Obtaining the certification is tough but rewarding. In this post, I guide you through the process of choosing the right certification for your role and goals. I give you tips to prepare for the exams and clear them with confidence. I also share my first hand experience to make sure you have no surprises along the way, especially during the exam session.

CKAD vs CKA vs CKS curriculum

CKAD, CKA and CKS are part of the official Cloud Native Computing Foundation (CNCF) certifications and their full curriculum is available in the CNCF Curriculum repository.

The Certified Kubernetes Application Developer (CKAD) exam certifies that you can design, build, configure, and expose cloud native applications for Kubernetes. This certification is mostly fit for software developers or DevOps engineers who interact with Kubernetes only to deploy and monitor their applications.

The Certified Kubernetes Administrator (CKA) program certifies that you have the skills, knowledge, and competency to perform the responsibilities of Kubernetes administrators. This certification is what you need if you need to create and manage Kubernetes clusters. Typically this is the role of system administrators, DevOps / DevSecOps / Platform engineers.

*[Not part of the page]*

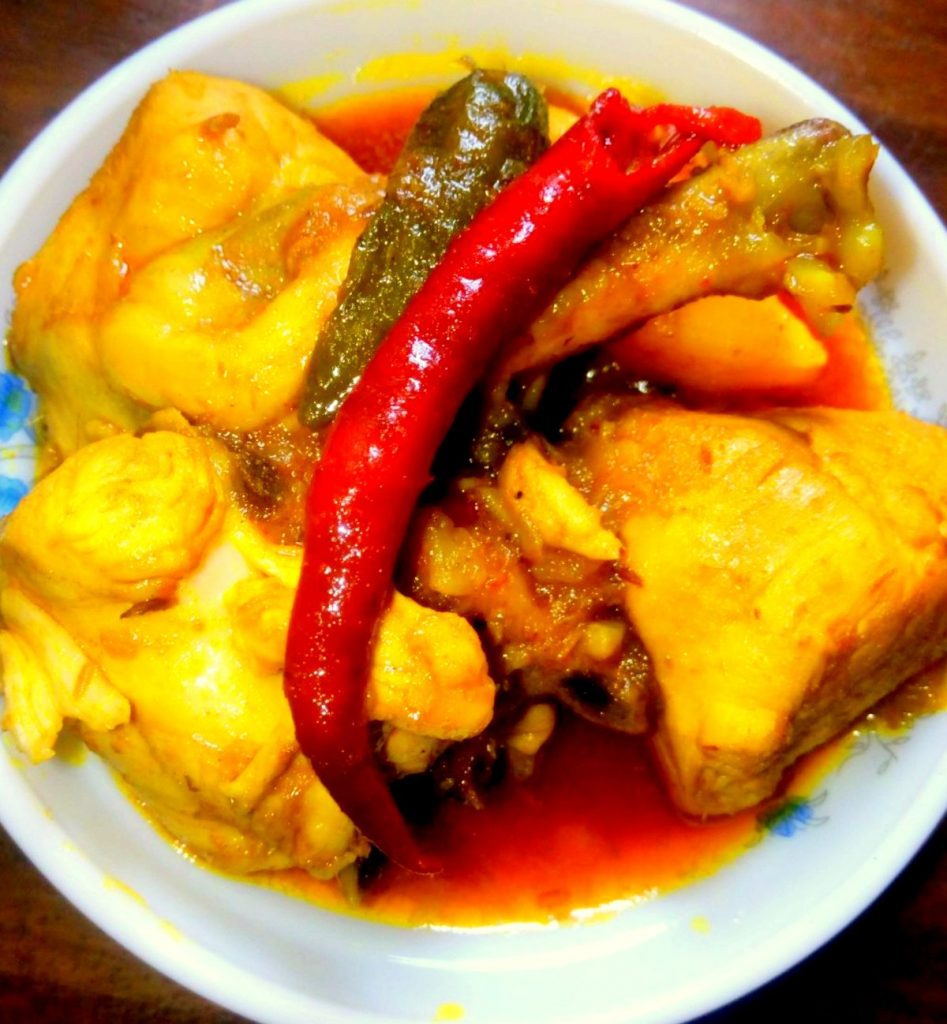 Farm Chicken Curry 3pcs from Naher Kitchen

The Certified Kubernetes Security Specialist (CKS) program provides assurance that the holder is comfortable and competent with a broad range of best practices. CKS certification covers skills for securing container-based applications and Kubernetes platforms during build, deployment and runtime. This is the right certificate if you want to learn the principles and practical solutions necessary to secure your environments and pipelines. This is a hands on certification that has the CKA certification as a pre-requisite. It is not suitable for Information Security Specialists who act mostly as auditors or consultants.

Preparing for the exam

Whatever certification you choose, the exam is a practical test where you need to solve circa 20 problems in two hours. For this reason, it is important that you practice extensively before sitting for it. Do not be tricked by the fact that you can access the documentation during the exam. You will not have time to think too much about a problem.

The best way to prepare for the exam is to follow a course that offers you both video lectures and interactive environments where you can put into practice what you learn along the way.

A screenshot from the CKS course

Except for the CKAD, I tried all courses personally and I guarantee they are extremely good. The authors make a good job at explaining all topics part of the curriculum. The labs are a godsend! You will have chance to practice on real Kubernetes environments while troubleshooting specific problems which will be similar to what you encounter in the exam.

An interactive lab in the CKS course

The simulator

When you acquire the exam with the Linux Foundation, you are given two free exam simulator sessions on Killer Shell. Do not waste them! Make sure you prepare before you attempt the simulations. You need to approach them as if they were a real exam to get the most benefit.

Currently the simulator session lasts for 36 hours. You still have a two hours timer on the top left of the screen after which you will be able to access score and solutions. You need to start the session only when you know you have two free hours to dedicate to the exam simulation without distractions. You need to replicate as much as possible the conditions of the real exam to get a proper indication of whether you are ready to go for it or not.

The simulator interface

If you score poorly in the simulator, there is no chance you will pass the exam. Despite the simulator claims to be more difficult than the real exam, there are other factors that make the real exam more challenging which I will describe later.

The tasks in the simulator are always the same. Thus, attempting a second simulation might give you a false sense of confidence by scoring high on questions you knew beforehand. It makes sense to use it only if you let enough time pass for you to forget what was its content.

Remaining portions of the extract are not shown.